OPCC has one of the most successful supportive housing programs in the nation with over a 90 percent success rate among the graduates of their transitional housing programs. “Sandy lived on the 3rd Street Promenade for many years with untreated mental illness and spoke to no one,” recounts Maddis. “Following years of daily engagement with our staff, we were finally successful in helping her access mental health treatment and housing. This past year she graduated from USC with her Bachelor’s degree. “Over 35 percent of OPCC staff started as clients, become volunteers and after a few years become members of the staff.

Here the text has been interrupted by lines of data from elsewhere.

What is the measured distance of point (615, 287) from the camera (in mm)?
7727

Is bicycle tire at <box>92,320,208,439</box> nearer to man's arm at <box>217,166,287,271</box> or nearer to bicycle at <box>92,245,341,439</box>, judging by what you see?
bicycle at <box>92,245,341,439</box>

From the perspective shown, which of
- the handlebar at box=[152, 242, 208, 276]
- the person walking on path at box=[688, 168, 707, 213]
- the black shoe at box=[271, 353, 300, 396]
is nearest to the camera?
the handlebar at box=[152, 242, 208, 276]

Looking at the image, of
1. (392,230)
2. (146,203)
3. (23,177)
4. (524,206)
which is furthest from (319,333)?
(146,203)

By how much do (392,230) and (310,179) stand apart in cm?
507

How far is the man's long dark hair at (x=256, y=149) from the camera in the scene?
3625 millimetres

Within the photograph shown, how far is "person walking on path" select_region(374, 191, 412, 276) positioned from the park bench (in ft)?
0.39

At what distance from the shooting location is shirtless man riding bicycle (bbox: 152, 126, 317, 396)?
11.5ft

Maddis is no stranger to helping others to become self-sufficient. Her parents provided their modest home to relatives, friends and others who were in need of respite or a temporary place to stay. “We housed over 15 families anywhere from two weeks to two years,” she says. “Sharing our living space and providing people with a safe place to rebuild their lives. When I came to OPCC, it was just like coming home.”

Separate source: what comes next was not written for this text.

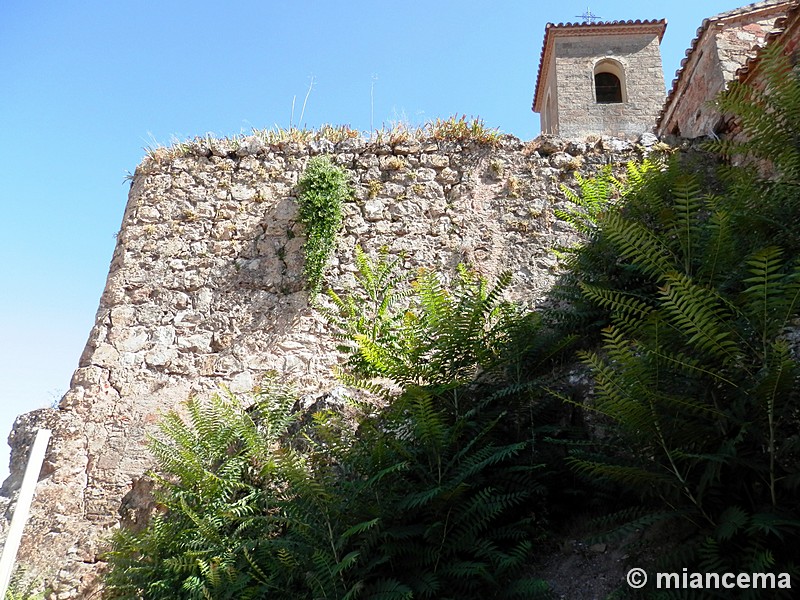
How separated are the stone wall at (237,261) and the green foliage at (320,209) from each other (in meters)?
0.13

During the next year, OPCC will work toward the relocation of their programs at Access Center, Daybreak Shelter, Safe Haven and Shwashlock. They are constructing two new facilities that will provide more beds, more showers and lockers, more space for group meetings and consultation rooms and a new medical suite. Their capital campaign, “From Homelessness to Hope: Empowering People to Rebuild Their Lives,” will raise $19.5 million to make this expansion a reality.

“Beyond that we will continue to work with the City and the County to develop more permanent supportive housing for homeless individuals and families to live independently,” says Maddis. “Santa Monicans have a long history of partnering with agencies like OPCC, and the City continues to take a leadership role in working toward regional and national solutions to the problems of poverty and homelessness.”